“From my perspective the clinician on the floor, they’re focused

“From my perspective the clinician on the floor, they’re focused on the patient in front of them. They don’t have time to see anything else that’s around there, or even policy”. Within the limits of the health service structures (such as meeting schedules) the participants described being in charge of their own diaries (schedules) and as a result, had the Y-27632 cost flexibility to plan their own work and set priorities. “If you looked at someone who is clinically based, who took a patient load every day versus a CNC who doesn’t, then I would say that the clinically-based

patient load person tends to focus on achieving things for a shift versus the CNC who has a very collateral vision that sets up plans for futures and moves us forward as a service”. The metaphor of the ability to get the head up from the immediate demands

of allocated patient work and look into the future had good fit with the data. In this respect, the CNC role was described as unique; no other professional disciplines have such a role. Other roles within nursing and across disciplines were seen to tend to be demarcated based on clinical care, education or management and were restricted to practice dominated by those portfolios. The flexibility in the consultant role afforded the “glue” like role of crossing boundaries and acting as a “conduit” for communication within nursing MEK inhibitor and inter professionally.
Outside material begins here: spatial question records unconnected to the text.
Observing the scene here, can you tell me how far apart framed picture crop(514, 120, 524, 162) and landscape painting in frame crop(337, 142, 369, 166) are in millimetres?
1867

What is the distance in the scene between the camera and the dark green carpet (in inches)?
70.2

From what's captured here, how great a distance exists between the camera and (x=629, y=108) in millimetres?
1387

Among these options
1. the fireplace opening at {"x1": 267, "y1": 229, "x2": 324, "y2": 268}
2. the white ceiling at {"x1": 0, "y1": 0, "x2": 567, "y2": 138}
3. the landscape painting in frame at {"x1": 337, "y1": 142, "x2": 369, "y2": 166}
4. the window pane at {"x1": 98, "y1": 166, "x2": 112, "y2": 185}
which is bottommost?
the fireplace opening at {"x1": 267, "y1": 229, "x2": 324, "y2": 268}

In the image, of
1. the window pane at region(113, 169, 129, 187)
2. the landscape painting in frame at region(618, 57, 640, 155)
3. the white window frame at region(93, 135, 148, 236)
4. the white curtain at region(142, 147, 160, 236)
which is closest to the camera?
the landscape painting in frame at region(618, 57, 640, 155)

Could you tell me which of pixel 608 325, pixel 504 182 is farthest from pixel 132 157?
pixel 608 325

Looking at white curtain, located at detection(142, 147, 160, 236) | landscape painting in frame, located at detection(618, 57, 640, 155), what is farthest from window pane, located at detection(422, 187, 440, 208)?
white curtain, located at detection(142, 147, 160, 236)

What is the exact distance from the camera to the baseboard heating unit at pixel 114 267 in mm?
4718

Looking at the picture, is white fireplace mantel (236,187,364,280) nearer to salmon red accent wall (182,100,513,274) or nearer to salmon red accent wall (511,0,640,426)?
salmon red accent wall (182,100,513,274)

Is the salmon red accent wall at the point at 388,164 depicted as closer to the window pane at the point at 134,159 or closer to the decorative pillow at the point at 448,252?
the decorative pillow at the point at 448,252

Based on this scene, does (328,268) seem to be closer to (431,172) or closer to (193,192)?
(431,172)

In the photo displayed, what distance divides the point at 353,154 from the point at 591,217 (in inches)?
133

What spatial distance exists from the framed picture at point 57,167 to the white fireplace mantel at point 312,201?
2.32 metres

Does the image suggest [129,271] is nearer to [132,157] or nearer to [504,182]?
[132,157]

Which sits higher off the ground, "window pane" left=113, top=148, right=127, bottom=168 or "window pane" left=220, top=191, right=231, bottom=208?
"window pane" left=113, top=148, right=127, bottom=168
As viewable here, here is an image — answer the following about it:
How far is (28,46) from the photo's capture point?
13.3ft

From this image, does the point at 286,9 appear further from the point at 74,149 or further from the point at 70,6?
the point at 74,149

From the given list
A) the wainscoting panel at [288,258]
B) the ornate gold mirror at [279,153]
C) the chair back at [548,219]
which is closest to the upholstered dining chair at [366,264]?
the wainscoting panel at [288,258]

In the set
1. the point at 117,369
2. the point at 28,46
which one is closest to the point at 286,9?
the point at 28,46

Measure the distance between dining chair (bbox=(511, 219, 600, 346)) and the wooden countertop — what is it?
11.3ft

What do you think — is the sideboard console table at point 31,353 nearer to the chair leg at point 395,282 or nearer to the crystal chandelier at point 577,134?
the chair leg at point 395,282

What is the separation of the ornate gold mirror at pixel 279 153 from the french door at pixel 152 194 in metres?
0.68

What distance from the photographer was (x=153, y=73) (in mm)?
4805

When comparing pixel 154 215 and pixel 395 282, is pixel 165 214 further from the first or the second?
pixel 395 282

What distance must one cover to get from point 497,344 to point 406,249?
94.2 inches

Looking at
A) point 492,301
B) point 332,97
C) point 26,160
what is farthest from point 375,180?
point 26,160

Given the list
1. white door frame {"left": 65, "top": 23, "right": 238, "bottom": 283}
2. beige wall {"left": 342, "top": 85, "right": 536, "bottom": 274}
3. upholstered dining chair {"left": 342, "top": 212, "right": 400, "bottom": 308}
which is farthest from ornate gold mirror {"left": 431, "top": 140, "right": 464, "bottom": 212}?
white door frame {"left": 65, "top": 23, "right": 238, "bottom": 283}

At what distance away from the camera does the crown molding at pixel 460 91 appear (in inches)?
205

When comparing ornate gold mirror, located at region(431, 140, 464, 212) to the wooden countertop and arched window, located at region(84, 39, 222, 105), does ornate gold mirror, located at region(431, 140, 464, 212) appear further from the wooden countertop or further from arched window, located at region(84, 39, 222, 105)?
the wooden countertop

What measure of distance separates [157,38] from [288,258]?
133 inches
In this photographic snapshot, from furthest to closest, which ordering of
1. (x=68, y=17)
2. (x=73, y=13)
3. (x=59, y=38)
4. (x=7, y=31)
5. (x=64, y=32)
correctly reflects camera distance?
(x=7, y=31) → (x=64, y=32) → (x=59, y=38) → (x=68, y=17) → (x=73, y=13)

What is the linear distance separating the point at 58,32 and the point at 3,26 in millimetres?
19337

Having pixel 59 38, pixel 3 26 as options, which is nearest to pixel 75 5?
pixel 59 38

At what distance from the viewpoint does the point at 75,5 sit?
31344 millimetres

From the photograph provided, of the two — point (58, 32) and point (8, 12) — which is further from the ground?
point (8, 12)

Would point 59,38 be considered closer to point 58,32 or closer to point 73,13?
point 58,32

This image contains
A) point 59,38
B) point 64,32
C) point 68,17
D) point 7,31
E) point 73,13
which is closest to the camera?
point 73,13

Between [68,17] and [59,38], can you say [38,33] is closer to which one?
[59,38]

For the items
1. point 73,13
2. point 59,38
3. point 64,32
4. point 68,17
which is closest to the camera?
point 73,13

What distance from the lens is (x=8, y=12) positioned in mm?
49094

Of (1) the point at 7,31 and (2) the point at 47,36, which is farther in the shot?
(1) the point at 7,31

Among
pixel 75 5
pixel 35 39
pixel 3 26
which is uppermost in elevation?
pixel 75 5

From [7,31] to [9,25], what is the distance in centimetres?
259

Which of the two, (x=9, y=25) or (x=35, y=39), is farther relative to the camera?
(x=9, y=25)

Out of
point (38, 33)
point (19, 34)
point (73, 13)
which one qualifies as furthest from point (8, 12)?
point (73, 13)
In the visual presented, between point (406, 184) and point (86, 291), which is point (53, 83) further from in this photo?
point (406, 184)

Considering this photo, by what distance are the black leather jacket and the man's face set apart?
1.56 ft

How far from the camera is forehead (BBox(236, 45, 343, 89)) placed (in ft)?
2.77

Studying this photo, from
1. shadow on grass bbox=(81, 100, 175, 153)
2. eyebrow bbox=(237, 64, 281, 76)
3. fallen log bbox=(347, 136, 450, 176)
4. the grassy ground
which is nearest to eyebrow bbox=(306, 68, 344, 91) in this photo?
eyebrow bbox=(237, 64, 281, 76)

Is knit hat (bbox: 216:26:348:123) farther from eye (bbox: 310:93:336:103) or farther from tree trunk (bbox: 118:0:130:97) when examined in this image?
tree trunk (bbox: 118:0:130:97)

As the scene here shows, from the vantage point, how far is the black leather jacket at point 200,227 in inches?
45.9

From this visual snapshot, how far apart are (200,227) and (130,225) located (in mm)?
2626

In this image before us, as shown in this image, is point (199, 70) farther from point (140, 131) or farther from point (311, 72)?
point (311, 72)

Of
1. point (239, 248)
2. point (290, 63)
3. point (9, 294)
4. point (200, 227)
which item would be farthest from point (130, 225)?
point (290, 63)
The flexibility and longer term big picture vision of the CNC role enabled clinically focused system work with a focus on remediation and rescue. Those CNCs with a consistent patient load discussed flexibility in scheduling both patients and clinics. The CNC role had both change agent and trouble shooter features across professional boundaries. I’d describe the role as sort of being like a conduit, a conduit for each of the services within the district, to link everyone”. While inter professional communication is common it was described as being particularly focused on individual patient episodes. The conversations enabled by the conduit-like nature of the CNC role were broader selleck products in focus, and whilst remaining clinically focused, were related to systems of care. Having the flexibility to

move through the system, “you have influence at various levels, so manage up, down, sideways and you can act quickly because you have the knowledge within the system”. This influence was built through dialog and the development of trust. The ‘head up’ nature of the role allowed not only questioning of efficiency and effectiveness of care and systems of care, but also brought together stakeholders across disciplines in a systematic exploration of issues lead by the CNC. The CNC was not only a conduit for interaction within the system but was also involved in the introduction and translation of information, including new policy and procedures to the system from state, national and international working groups. The conduit is kept patent through ongoing strategic and collaborative dialog.